THE north has been ranked as the number one UK region for business growth, according to a new report.

Research released by equity investor, BGF shows that 400 top performing companies in Northern Ireland have reported a combined £1.4 billion of turnover growth in the last three years.

The UK-wide analysis, which covers a total of 13,286 businesses, calculates growth through changes in turnover and employee size among private companies with revenues between £3m and £150m.

In the north, four in five (81 per cent) of the 400 firms within the classification increased their revenues over the last three years, the highest proportion in the UK.

Collectively, the local companies enjoyed turnover growth of 17 per cent since 2015, marginally above the UK average (15 per cent).

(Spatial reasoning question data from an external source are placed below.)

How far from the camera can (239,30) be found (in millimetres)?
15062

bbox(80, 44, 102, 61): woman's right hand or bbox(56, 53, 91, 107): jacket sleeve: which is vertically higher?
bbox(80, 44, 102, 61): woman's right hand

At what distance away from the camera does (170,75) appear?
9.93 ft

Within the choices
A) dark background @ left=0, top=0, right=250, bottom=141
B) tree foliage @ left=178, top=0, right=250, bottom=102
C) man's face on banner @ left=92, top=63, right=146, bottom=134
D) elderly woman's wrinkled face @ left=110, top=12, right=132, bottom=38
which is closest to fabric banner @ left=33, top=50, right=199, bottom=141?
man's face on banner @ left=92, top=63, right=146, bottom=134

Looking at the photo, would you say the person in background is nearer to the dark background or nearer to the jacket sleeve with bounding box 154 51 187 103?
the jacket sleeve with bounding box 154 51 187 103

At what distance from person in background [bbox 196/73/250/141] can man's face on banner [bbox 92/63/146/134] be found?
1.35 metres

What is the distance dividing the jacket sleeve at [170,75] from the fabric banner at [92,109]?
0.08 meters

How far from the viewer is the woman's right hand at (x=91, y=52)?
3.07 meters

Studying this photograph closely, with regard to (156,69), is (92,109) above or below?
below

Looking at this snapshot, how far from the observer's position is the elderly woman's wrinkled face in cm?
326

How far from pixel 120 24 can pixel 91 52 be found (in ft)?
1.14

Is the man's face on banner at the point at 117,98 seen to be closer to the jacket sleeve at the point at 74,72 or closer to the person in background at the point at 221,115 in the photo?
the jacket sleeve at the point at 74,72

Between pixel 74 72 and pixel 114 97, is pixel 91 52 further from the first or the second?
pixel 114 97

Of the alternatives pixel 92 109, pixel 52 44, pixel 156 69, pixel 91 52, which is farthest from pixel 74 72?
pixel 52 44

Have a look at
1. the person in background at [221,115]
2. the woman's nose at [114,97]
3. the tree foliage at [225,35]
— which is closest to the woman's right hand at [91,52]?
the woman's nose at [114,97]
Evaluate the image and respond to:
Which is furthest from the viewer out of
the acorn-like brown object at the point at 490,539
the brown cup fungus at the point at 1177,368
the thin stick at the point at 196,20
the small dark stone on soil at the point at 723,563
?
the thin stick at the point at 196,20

Suprisingly businesses in Co Derry experienced the UK’s highest combined turnover growth in the UK of 26 per cent over the past three years, with 84 per cent of the 45 businesses covered in the research reporting an increase.

The research further shows that over two thirds (71 per cent) of Northern Ireland businesses are actively hiring and have increasing their combined workforce by an average of 25 people per week (3,918 employees) over the past four years – the sharpest rate in the UK.

Paddy Graham, head of Northern Ireland at BGF said local businesses have prospered in spite of the clear challenges in front of them.

“Over the past three years, Northern Ireland businesses have faced a lot of uncertainty, with unresolved issues such as Brexit and the restoration of local government at Stormont undoubtedly having some impact on overall growth in the economy,” he said.

“But this research shows a group of businesses here which have not just grown strongly but have actually outstripped their peers in other regions of the UK. While the numbers of local businesses in our target range is relatively low compared to some other UK regions, it is hugely positive that so many of them are posting such robust financial numbers.”